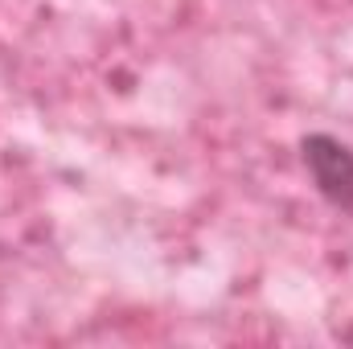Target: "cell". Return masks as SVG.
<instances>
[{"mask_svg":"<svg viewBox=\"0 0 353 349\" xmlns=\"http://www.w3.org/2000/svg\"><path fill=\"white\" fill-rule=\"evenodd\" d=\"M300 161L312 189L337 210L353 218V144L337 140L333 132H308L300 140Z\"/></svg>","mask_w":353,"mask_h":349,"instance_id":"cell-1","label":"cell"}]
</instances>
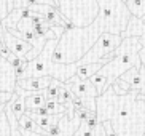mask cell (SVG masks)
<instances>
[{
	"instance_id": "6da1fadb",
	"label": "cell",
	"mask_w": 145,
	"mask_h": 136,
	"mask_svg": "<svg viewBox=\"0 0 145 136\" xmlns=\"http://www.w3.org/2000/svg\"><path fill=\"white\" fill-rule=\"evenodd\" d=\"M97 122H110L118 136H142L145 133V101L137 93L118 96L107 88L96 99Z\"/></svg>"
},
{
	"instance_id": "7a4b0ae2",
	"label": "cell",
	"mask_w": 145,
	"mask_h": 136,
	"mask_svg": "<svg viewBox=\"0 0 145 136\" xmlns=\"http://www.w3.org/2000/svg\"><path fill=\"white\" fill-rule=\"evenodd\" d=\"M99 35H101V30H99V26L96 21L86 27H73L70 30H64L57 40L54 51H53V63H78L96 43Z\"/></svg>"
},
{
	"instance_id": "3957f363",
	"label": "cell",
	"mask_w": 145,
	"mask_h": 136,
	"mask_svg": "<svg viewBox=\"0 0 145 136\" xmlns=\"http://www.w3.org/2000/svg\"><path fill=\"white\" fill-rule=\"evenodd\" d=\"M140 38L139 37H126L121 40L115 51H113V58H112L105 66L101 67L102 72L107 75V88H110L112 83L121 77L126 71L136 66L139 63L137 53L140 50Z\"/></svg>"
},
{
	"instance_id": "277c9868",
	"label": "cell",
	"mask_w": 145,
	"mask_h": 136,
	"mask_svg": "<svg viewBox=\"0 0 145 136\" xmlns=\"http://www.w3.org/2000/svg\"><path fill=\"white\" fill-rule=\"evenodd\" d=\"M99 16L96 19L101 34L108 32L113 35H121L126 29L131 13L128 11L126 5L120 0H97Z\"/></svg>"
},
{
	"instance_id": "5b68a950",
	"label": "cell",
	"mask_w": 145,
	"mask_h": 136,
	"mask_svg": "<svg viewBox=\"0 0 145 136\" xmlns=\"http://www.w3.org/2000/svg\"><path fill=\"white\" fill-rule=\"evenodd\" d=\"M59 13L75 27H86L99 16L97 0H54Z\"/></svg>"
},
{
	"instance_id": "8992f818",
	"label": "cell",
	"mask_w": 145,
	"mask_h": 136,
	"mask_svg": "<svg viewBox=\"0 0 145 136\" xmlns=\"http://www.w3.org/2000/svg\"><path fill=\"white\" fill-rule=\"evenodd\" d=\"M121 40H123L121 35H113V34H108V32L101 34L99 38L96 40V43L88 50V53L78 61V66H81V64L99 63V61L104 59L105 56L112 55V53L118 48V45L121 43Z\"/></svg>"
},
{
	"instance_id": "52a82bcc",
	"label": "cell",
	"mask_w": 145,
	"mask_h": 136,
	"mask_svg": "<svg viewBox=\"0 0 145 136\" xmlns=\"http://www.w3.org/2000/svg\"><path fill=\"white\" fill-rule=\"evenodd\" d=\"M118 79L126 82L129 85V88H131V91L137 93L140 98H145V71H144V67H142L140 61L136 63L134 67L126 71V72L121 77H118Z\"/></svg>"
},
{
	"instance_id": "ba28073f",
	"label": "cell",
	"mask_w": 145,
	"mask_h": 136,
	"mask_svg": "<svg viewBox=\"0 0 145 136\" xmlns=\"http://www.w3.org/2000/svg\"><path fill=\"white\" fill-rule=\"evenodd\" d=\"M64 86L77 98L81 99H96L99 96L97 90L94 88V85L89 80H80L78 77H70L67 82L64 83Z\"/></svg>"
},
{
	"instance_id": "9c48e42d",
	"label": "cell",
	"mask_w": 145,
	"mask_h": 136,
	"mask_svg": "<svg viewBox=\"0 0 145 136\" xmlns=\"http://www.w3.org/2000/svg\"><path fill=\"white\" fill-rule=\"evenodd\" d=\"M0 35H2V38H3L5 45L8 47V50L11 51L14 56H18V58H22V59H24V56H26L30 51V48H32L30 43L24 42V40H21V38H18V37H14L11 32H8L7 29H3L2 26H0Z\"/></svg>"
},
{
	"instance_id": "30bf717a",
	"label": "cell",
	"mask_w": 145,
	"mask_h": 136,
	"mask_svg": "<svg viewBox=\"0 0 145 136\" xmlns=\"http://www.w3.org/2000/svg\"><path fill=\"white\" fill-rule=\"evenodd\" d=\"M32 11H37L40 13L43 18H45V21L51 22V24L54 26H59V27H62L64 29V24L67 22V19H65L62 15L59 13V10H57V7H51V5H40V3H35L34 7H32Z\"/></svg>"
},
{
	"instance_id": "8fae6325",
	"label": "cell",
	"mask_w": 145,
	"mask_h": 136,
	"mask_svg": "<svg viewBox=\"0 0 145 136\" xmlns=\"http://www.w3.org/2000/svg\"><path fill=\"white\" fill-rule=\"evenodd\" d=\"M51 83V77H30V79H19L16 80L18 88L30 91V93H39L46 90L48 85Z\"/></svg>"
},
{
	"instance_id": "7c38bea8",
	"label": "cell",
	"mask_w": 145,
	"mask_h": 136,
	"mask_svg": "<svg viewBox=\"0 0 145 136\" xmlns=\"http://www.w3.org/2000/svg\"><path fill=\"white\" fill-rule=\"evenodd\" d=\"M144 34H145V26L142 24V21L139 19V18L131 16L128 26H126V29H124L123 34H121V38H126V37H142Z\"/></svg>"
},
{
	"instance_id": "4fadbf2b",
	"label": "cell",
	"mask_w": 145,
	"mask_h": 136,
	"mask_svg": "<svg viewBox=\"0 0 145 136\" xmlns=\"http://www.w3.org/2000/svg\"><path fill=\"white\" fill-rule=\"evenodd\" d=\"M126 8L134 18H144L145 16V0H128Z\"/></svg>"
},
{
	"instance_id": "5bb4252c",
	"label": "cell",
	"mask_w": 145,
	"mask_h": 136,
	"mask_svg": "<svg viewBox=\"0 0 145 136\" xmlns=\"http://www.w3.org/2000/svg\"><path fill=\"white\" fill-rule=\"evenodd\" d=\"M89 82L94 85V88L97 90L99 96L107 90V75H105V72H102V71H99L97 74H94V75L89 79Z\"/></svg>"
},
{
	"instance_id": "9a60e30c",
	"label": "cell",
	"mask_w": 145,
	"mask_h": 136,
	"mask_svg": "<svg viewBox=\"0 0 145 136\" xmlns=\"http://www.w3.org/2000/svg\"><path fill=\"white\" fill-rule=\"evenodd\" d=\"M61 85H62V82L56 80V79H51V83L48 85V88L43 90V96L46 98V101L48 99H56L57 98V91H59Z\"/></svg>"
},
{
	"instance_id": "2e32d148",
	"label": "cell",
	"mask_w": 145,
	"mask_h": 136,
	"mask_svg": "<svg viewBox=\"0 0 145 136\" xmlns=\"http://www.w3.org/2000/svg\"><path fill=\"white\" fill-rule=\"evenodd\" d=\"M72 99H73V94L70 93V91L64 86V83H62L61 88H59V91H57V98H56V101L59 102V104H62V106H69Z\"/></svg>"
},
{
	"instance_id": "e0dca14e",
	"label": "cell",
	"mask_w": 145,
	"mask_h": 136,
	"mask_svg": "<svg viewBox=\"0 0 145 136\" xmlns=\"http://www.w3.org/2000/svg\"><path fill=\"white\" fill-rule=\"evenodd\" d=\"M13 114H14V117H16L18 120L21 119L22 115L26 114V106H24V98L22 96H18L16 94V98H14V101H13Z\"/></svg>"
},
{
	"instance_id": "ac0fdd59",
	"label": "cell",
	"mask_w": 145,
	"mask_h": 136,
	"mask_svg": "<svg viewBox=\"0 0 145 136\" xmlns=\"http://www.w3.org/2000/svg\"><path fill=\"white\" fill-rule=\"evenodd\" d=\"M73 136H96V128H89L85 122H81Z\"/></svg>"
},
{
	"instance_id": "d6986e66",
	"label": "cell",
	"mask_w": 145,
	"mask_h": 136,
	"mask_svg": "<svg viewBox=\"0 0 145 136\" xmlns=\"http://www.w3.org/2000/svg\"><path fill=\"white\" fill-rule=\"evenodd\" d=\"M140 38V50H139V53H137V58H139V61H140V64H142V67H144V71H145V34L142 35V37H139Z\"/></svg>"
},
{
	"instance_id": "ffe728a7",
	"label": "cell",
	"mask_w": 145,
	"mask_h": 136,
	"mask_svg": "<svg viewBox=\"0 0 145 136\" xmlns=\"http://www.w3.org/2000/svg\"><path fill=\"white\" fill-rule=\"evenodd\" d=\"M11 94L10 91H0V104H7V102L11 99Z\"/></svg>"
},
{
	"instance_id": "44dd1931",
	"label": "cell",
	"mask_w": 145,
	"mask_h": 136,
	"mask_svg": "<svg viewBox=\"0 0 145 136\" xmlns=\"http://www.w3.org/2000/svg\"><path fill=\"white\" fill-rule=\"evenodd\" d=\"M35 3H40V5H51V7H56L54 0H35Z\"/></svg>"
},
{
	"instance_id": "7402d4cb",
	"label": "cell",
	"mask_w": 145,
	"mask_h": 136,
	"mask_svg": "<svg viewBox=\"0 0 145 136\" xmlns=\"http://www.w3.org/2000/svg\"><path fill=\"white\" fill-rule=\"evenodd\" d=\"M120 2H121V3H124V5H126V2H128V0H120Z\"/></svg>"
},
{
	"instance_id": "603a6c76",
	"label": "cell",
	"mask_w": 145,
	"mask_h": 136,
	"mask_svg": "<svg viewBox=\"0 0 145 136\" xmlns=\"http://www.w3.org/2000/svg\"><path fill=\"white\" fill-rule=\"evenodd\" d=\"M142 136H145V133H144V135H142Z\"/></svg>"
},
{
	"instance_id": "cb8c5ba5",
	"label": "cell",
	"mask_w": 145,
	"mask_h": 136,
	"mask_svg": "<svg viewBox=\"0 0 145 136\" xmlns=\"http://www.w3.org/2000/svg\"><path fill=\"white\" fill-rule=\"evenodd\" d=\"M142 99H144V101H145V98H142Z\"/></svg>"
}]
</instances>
········
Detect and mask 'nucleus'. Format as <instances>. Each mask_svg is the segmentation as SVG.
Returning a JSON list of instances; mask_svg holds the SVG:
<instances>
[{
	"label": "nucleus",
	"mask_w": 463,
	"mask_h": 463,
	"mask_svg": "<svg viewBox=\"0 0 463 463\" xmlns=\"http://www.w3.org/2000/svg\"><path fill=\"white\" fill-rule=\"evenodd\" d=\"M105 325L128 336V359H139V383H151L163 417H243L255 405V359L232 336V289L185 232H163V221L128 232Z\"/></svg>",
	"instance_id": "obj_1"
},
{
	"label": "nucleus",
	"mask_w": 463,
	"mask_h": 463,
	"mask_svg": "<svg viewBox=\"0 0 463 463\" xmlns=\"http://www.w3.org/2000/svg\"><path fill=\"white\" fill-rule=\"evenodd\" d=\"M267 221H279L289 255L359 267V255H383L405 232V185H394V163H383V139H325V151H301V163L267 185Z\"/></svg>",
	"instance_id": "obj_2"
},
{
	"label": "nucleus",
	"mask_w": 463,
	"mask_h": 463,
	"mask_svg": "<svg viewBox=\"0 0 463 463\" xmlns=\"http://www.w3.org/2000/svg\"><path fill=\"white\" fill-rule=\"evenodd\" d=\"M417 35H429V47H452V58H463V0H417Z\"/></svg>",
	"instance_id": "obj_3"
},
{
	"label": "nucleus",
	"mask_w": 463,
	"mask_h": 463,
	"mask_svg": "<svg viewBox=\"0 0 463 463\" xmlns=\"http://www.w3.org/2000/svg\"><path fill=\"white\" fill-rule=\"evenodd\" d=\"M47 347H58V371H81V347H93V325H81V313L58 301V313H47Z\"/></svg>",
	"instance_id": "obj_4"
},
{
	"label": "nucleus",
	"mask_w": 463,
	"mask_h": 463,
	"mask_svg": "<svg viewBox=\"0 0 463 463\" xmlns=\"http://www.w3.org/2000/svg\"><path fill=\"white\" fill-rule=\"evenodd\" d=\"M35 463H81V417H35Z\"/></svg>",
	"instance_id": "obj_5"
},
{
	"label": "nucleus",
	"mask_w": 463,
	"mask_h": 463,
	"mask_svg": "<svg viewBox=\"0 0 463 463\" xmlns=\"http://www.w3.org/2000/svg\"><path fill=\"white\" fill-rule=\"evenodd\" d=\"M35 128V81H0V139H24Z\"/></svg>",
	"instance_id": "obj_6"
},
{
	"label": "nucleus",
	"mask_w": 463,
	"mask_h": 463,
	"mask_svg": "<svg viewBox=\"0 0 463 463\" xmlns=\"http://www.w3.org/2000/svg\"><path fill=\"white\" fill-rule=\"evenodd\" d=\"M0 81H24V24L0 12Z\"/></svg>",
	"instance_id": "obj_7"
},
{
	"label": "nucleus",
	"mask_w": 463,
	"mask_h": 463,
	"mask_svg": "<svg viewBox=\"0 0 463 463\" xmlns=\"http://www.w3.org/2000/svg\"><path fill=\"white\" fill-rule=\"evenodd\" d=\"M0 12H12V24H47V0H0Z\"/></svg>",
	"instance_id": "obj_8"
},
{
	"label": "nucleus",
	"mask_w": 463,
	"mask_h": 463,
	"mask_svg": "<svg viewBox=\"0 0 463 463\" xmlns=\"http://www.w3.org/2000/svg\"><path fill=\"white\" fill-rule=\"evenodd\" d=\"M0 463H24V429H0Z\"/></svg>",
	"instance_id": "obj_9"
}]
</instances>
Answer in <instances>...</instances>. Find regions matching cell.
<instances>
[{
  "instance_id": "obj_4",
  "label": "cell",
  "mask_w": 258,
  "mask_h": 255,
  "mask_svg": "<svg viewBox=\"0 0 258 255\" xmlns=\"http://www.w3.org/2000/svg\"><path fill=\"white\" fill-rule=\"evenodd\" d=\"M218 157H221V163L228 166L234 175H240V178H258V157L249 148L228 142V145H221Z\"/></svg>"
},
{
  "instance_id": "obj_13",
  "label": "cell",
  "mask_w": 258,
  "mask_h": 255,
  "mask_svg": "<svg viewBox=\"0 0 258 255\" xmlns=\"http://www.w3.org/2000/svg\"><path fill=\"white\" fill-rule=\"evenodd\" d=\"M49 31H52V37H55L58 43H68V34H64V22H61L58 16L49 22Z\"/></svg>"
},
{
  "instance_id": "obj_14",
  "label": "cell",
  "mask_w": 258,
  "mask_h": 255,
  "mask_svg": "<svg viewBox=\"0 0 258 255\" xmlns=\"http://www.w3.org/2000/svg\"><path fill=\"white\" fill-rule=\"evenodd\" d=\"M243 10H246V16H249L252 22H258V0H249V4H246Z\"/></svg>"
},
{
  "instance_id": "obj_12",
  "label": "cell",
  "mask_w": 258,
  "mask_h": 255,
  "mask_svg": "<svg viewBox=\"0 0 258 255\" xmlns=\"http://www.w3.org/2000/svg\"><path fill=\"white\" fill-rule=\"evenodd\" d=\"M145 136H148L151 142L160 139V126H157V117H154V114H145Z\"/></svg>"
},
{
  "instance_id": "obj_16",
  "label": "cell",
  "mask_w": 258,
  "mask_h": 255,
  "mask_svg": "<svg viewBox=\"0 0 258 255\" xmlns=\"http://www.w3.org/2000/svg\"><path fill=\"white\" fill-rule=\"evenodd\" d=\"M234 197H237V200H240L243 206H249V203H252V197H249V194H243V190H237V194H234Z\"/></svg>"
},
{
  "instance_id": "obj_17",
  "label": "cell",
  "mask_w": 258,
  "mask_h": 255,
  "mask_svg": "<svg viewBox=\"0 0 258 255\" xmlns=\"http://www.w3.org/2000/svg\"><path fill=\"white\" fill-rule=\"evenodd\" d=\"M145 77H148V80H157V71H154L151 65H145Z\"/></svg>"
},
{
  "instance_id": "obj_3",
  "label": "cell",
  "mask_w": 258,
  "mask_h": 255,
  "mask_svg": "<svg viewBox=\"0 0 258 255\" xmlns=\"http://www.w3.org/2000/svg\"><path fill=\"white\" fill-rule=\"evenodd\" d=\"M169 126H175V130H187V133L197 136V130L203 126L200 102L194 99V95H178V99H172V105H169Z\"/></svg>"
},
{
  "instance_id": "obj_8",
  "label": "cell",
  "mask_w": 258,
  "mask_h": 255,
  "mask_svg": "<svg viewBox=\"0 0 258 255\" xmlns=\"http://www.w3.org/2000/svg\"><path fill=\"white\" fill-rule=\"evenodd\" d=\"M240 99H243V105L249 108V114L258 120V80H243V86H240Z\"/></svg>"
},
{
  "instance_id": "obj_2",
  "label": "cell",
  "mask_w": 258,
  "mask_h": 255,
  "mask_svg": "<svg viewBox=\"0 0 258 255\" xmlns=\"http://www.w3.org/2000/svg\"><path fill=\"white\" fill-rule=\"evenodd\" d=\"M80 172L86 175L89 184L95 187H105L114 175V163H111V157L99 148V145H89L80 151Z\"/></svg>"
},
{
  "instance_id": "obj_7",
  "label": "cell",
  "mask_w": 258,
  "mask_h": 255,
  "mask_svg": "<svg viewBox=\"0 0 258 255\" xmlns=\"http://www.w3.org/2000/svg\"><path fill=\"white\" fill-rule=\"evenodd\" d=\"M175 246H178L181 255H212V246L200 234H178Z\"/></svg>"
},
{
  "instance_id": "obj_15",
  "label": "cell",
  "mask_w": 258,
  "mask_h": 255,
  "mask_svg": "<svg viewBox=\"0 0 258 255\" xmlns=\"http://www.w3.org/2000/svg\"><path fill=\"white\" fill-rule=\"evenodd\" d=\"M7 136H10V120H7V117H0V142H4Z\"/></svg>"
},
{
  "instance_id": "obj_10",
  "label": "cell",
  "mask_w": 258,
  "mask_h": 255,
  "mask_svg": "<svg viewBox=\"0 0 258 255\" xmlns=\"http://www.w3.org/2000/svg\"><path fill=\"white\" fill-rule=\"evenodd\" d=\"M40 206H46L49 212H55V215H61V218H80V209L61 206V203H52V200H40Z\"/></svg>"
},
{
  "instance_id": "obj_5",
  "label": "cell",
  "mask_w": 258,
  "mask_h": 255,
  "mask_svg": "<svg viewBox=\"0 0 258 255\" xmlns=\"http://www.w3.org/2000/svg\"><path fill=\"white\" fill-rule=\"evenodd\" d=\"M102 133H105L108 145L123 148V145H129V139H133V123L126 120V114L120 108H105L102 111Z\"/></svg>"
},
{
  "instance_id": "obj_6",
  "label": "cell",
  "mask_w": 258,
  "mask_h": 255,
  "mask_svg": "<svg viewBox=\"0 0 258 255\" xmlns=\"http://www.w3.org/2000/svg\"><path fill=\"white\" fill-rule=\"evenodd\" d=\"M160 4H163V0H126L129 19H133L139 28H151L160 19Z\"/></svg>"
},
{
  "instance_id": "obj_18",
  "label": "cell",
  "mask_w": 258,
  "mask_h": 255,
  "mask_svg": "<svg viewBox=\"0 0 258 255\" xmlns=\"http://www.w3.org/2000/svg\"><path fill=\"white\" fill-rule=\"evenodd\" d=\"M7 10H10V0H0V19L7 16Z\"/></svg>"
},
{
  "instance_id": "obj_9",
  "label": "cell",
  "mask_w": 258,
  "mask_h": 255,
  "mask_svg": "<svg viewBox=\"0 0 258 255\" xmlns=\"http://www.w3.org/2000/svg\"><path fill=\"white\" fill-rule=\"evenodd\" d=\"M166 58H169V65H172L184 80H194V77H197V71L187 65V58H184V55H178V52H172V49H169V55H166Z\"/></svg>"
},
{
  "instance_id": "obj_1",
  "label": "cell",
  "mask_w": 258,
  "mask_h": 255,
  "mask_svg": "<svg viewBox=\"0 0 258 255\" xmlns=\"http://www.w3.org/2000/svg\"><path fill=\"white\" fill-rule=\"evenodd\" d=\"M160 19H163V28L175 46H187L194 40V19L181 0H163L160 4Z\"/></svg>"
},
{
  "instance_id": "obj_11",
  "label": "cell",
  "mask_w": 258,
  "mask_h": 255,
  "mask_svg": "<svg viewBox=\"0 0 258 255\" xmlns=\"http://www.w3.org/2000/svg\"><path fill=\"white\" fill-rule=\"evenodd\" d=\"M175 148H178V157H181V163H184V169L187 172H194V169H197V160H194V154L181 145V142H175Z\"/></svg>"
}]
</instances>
········
- [Your task] Copy out the items verbatim, starting with the line containing "masks as SVG." and continuing through the line containing "161L312 189L337 210L353". Leave out the pictures.

- [Written response]
Target: "cell". Return masks as SVG.
<instances>
[{"mask_svg":"<svg viewBox=\"0 0 353 349\" xmlns=\"http://www.w3.org/2000/svg\"><path fill=\"white\" fill-rule=\"evenodd\" d=\"M300 161L312 189L337 210L353 218V144L337 140L333 132H308L300 140Z\"/></svg>","mask_w":353,"mask_h":349,"instance_id":"cell-1","label":"cell"}]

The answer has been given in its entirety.